Discussion and Conclusion: Garin dam has been built as one of the important structures to control flow for agriculture land irrigation and drinking water in Nahavand county. Hydrological condition analyses of the basin by choosing the best rainfall-runoff simulation model and accurately performance of this model brings about awareness of managers, farmers, experts, and residents of region.

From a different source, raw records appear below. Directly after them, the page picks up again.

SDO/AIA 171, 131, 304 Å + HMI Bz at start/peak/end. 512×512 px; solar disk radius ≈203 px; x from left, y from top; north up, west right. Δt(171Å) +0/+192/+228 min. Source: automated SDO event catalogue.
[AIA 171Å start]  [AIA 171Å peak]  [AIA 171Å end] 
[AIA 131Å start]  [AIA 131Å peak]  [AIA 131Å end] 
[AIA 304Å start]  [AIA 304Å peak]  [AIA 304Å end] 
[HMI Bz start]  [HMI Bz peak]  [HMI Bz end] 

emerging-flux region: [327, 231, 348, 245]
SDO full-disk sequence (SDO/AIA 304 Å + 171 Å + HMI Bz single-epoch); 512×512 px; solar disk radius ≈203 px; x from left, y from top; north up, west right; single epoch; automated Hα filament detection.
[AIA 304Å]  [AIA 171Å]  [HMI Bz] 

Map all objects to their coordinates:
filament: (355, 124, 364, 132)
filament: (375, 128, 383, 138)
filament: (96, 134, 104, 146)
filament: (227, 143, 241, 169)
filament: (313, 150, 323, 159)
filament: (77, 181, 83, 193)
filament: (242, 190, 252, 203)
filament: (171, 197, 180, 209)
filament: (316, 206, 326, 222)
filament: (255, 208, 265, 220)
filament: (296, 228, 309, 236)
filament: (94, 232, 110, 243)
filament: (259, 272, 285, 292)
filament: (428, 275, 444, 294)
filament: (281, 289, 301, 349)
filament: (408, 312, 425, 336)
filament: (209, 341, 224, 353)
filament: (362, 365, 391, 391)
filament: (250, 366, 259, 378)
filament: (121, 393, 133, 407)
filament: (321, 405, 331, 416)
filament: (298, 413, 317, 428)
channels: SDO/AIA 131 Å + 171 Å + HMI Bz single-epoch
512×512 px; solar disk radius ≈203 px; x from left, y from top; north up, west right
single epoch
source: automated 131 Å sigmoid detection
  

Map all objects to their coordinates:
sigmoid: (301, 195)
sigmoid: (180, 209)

In this study, empirical- semi-distributed model (SWAT) was used in ArcGIS for runoff simulation in Garin dam catchment. According to cloud type effect on energy transformation and rainfall condition change, after model calibration and validation, RMSE and NS was estimated for different precipitation due to of clouds types. The results showed that the precipitation generated of convective clouds had higher RMSE error (about twice or three times) rather than non-convective clouds for rainfall-runoff simulation by this model. It is due to the intensity and time difference of convective rainfall than non-convective. Also, convective clouds were formed by local and vertical development but non-convective cloud were generated by wide and horizontal development. These clouds conditions probably cause accuracy of the precipitation recorded by meteorology stations were increased in the study area. Therefore, it is suggested that type of recorded or predicted clouds during rainfall events, their effects on rainfall and temperature feature, and their accuracy on runoff simulation should be considered for rainfall-runoff simulation of this basin Evaluation of cloud features including their cover and thickness, their effects on input parameters, and accuracy of rainfall-runoff simulation in different basins and climates are recommended. The results confirmed the other researchers’ findings about sensitive analyses (Akhavan et al., 2008; Amiri, 2005; Najafi, 2001; Refsgaard, 2012; Steenbergen and Willems, 2012). The results also are consistent with investigation of low-level clouds effects (considering the cloud cover and convection) on hydrological models (Nouri et al. 2012).